Le vélo, ce n’est pas une petite affaire. Cela va prendre de l’ampleur, j’en suis convaincu. C’est un mode de déplacement qui va se développer.
Ce coup d'arrêt au projet plonge aussi les habitants de la vallée dans une grande désillusion : "C’est triste, c’est malheureux, se désole cette Revinoise. On pensait que ça allait faire revivre un peu la ville et y apporter du dynamisme, et peut-être même plus de population". Une bouffée d’air providentielle pour la cité ardennaise, qui voit son taux de chômage atteindre les 27%. Mais avec six millions d’euros en moins – la participation annoncée de l’état – sur les 15 millions nécessaires, l’affaire semble pliée, même si le porteur de projet, le patron des cycles Mercier Jean-Marc Seghezzi, espère encore. La bouée de sauvetage a crevé, pour reprendre l’expression du maire de Revin.
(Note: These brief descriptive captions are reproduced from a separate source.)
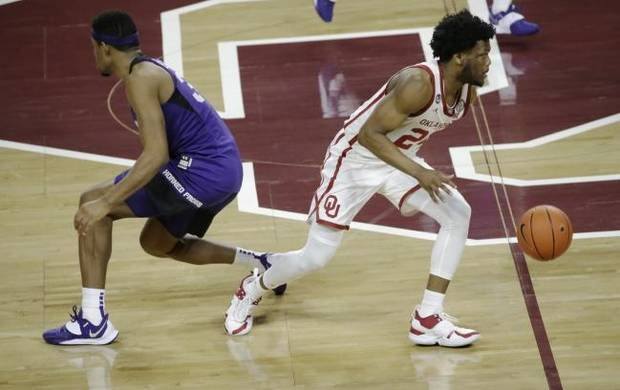 Tramel: OU basketball playing different, and well, without Sooners star Brady Manek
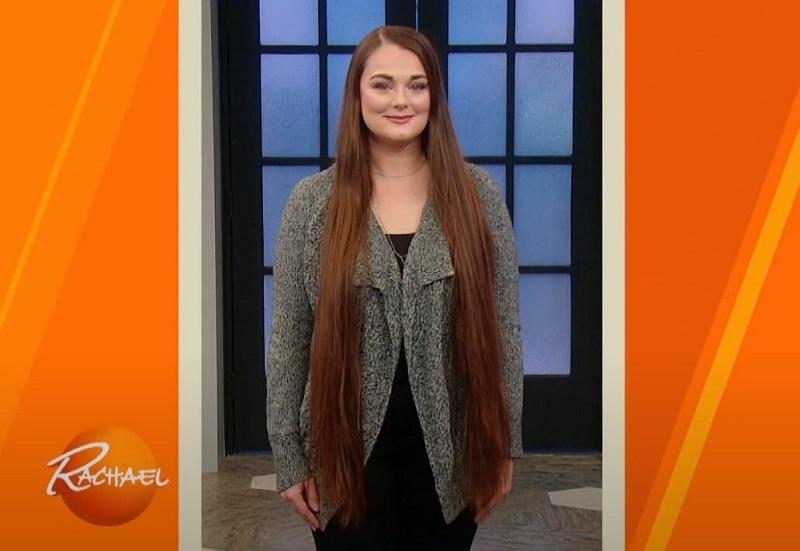 Девушке, которая растила волосы 10 лет, сделали короткую стрижку, не требующую укладки
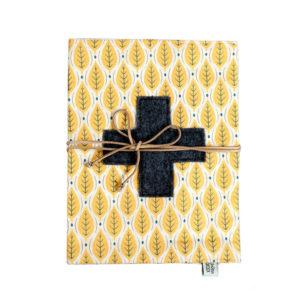 12croix-carnet de santé - feuilles jaunes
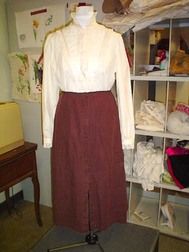 Riding_suit_skirt_front_after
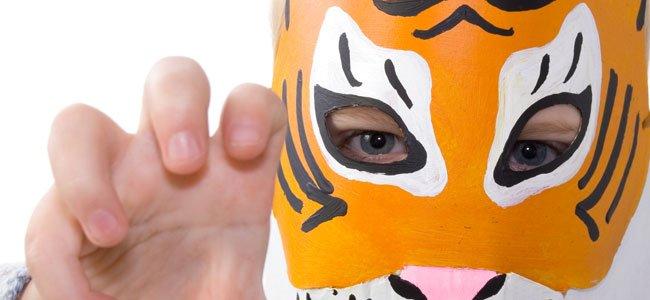 Niño con máscara de tigre
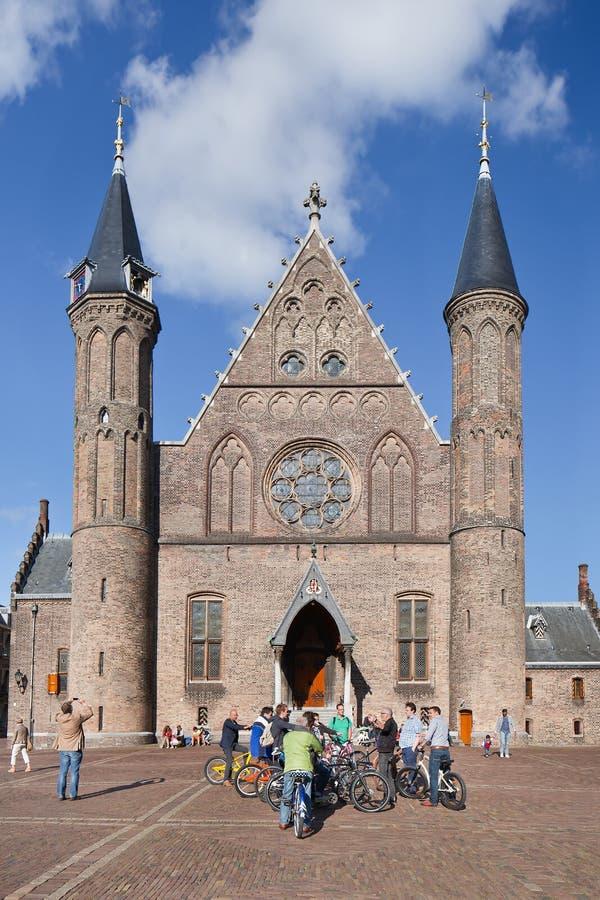 Ciclistas delante de Ridderzaal medieval, La Haya, Países Bajos fotos de archivo
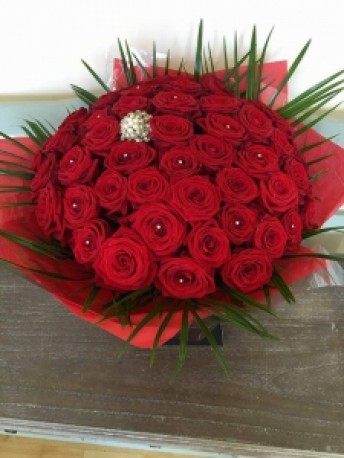 50 Luxury or Standard Red Roses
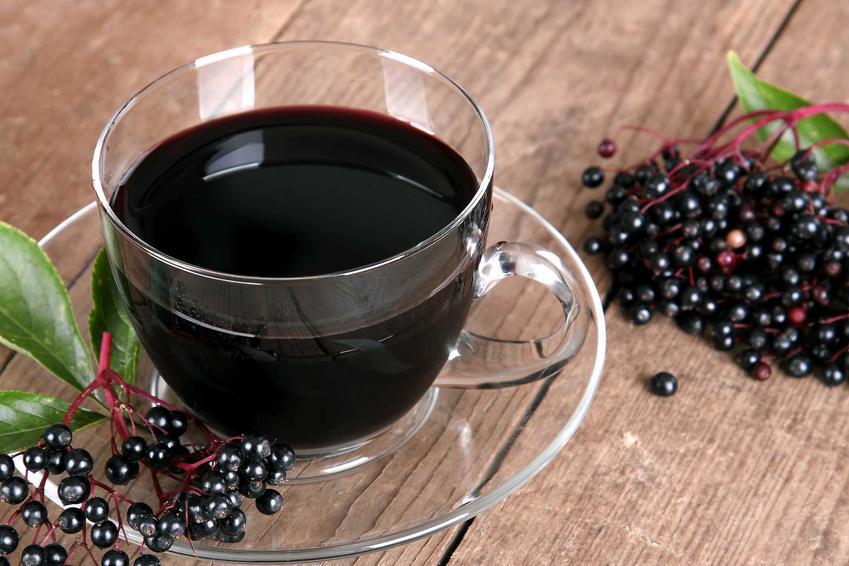 Sok z czarnego bzu w szklance, a także najlepsze przepisy na sok z czarnego bzu oraz inne przetwory z owoców czarnego bzu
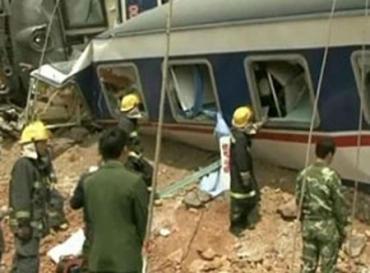 В аварии поездов погибли, по меньшей мере, два человека, еще 100 получили ранения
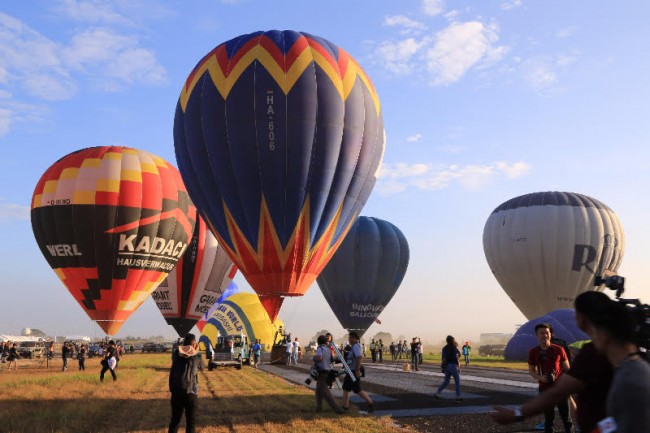 Come fly with your friends and family on a hot air balloon at the country's longest running aviation event. Photo courtesy of DOT.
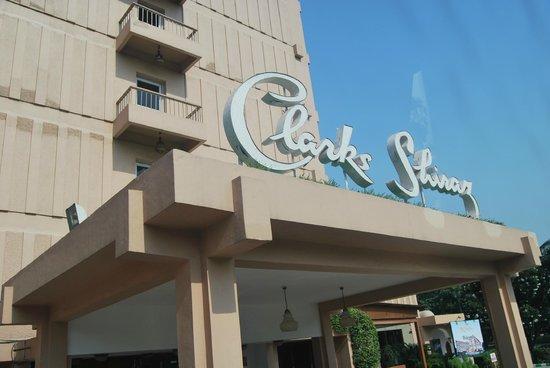 clarks shiraz hotel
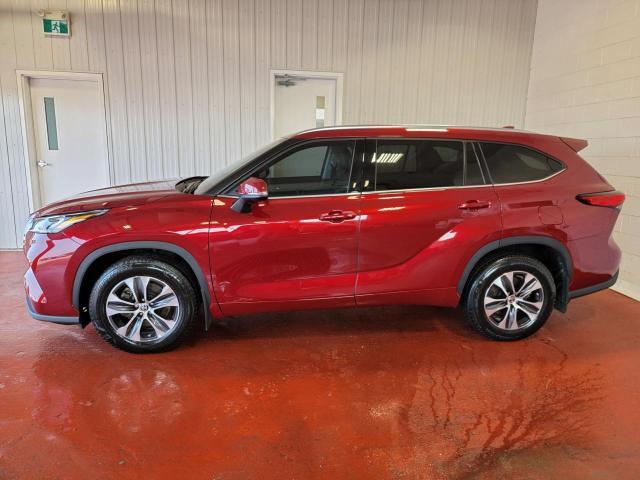 2020 Toyota Highlander XLE AWD Photo2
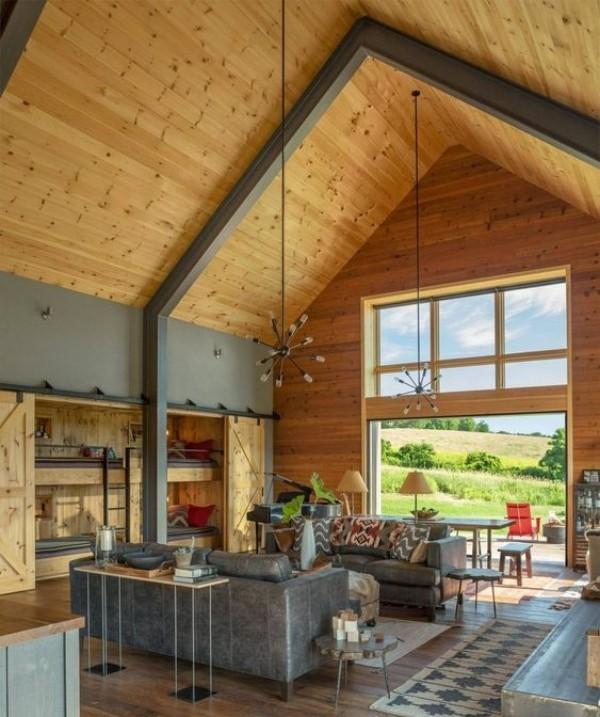 Scheune umbauen viel Holz an den Wänden und der Decke Wohnkomfort Tür zur Veranda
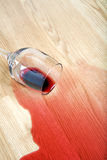 вино разленное полом Стоковая Фотография RF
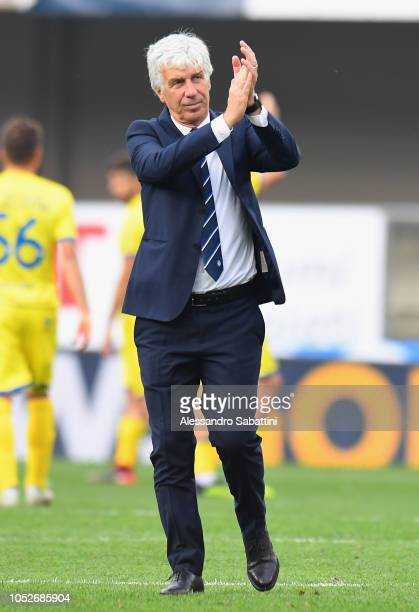 Gian Piero Gasperini head coach of Atalanta BC celebrates the victory after the Serie A match between Chievo Verona and Atalanta BC at Stadio...
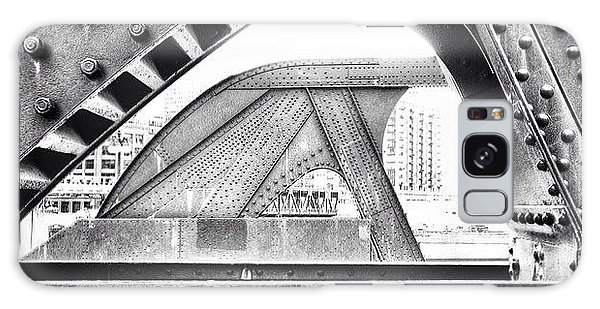 Architecture Galaxy Case - Chicago Bridge In Black And White by Paul Velgos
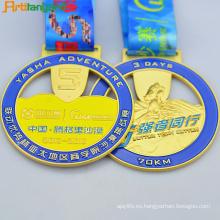 Medalla de metal de diseño más reciente con cinta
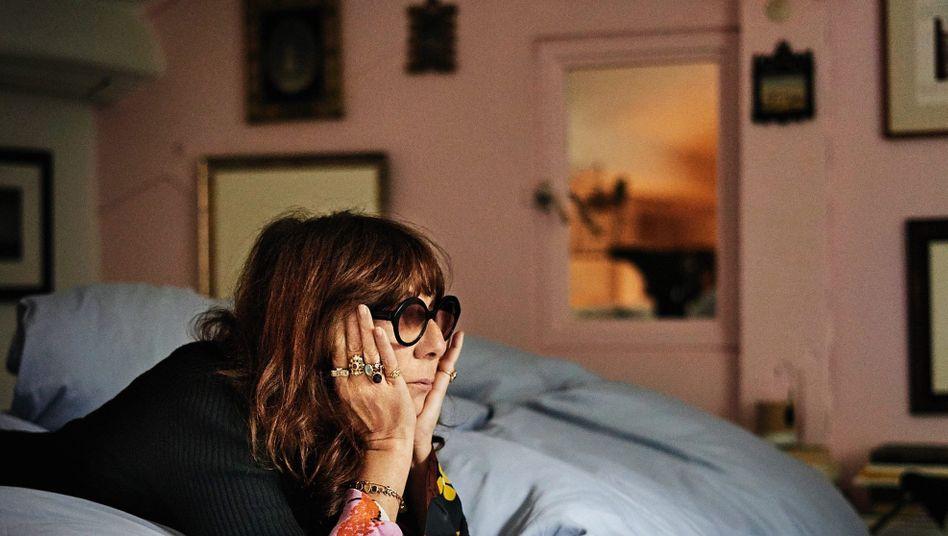 Autorin Calle in ihrer Pariser Wohnung: Die Überwachung ist das Kunstwerk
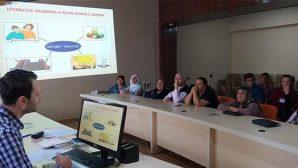 Diyabetlilere insülin eğitimi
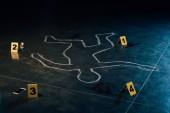 křídový obrys a značkovače důkazů na místě činu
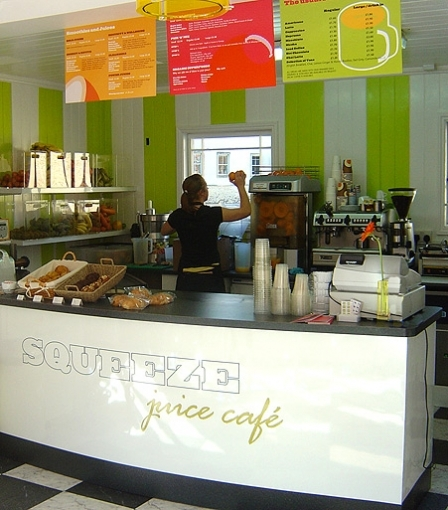 City Centre Juice And Coffee Bar On Pulteney Bridge, Bath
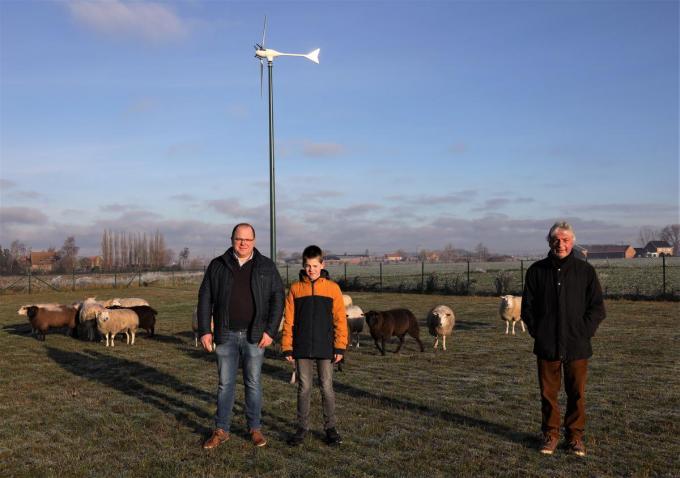 Ook Pieter Timmerman, op de foto met zijn zoon, kiest voor een windmolen op zijn landbouwbedrijf. Schepen Marc Deprez (rechts) gaf zelf het goede voorbeeld.© MVO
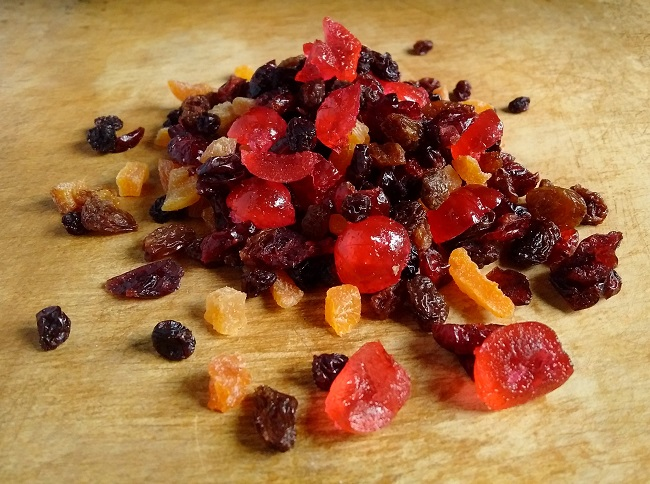 Pile_of_dried_fruit_for_Christmas_pudding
La valse des promesses non-tenues
Ce n’est pas la première fois que des projets s’envolent sur les friches industrielles revinoises. Le feuilleton Arthur Martin Elextrolux a laissé des traces dans les esprits, tout comme l'échec de l'installation de Cevital et de son usine d’équipement de purification d’eau, en 2018. Deux déconvenues qui rendent les locaux sceptiques. "J’ai déjà été déçu quand Electrolux a fermé, parce que j’y travaillais… Là, ça recommence", constate un habitant de Revin. Et Bernard Dekens, président (LR) de la Communauté de communes Ardenne Rives de Meuse de renchérir : "Chaque fois qu’un ministre vient, c’est pour nous annoncer que cela va aller bien, et à chaque fois, ça ne va vraiment pas bien du tout".
Franchement, s’il y a d’autres dossiers qui s’installent sur la communauté, je ne pense pas que je demanderai au ministre de venir, et s’il vient quand même, je n’irai pas.
"Des emplois plutôt que de l'argent"
D’autres projets. Mais y’en aura-t-il encore de cette ampleur ? C’est l’espoir exprimé par le conseil départemental des Ardennes, via un communiqué : "Face à cette situation, le conseil départemental des Ardennes attend de l’État non pas de simples compensations financières à la hauteur des 6 millions d’euros promis pour le dossier des Cycles Mercier mais bien un véritable engagement dans l’arrivée d’un ou plusieurs projets à Revin, à la hauteur de l’espoir suscité précédemment". L’Etat, en effet, s’est engagé à rediriger les 6 millions d’euros promis vers d’autres investisseurs ou d’autres projets dans le département. "Du saupoudrage", pour le député Pierre Cordier qui s’explique : "Ce n’est pas de moyens dont on a besoin, ce sont des emplois. Nous donner de l’argent, c’est intéressant mais on préfère des gens qui investissent dans l’économie et s’installent dans les Ardennes plutôt que de répartir ces six millions d’euros sur de petits investissements qui, à terme, ne créeront que peu d’emplois".
Et le conseil départemental de confirmer : "L’État doit mobiliser tous ses moyens et toutes ses ressources pour soutenir et accompagner ce territoire qui n’a déjà que trop souffert et dont les habitants espèrent aujourd’hui un véritable redémarrage économique".
Alors ce mardi 3 août, les élus espèrent que les citoyens seront nombreux à venir exprimer leur désarroi, leurs interrogations, leur incompréhension face à ce désengagement de l’État dans un projet qui aurait pu leur redonner un peu d’espoir.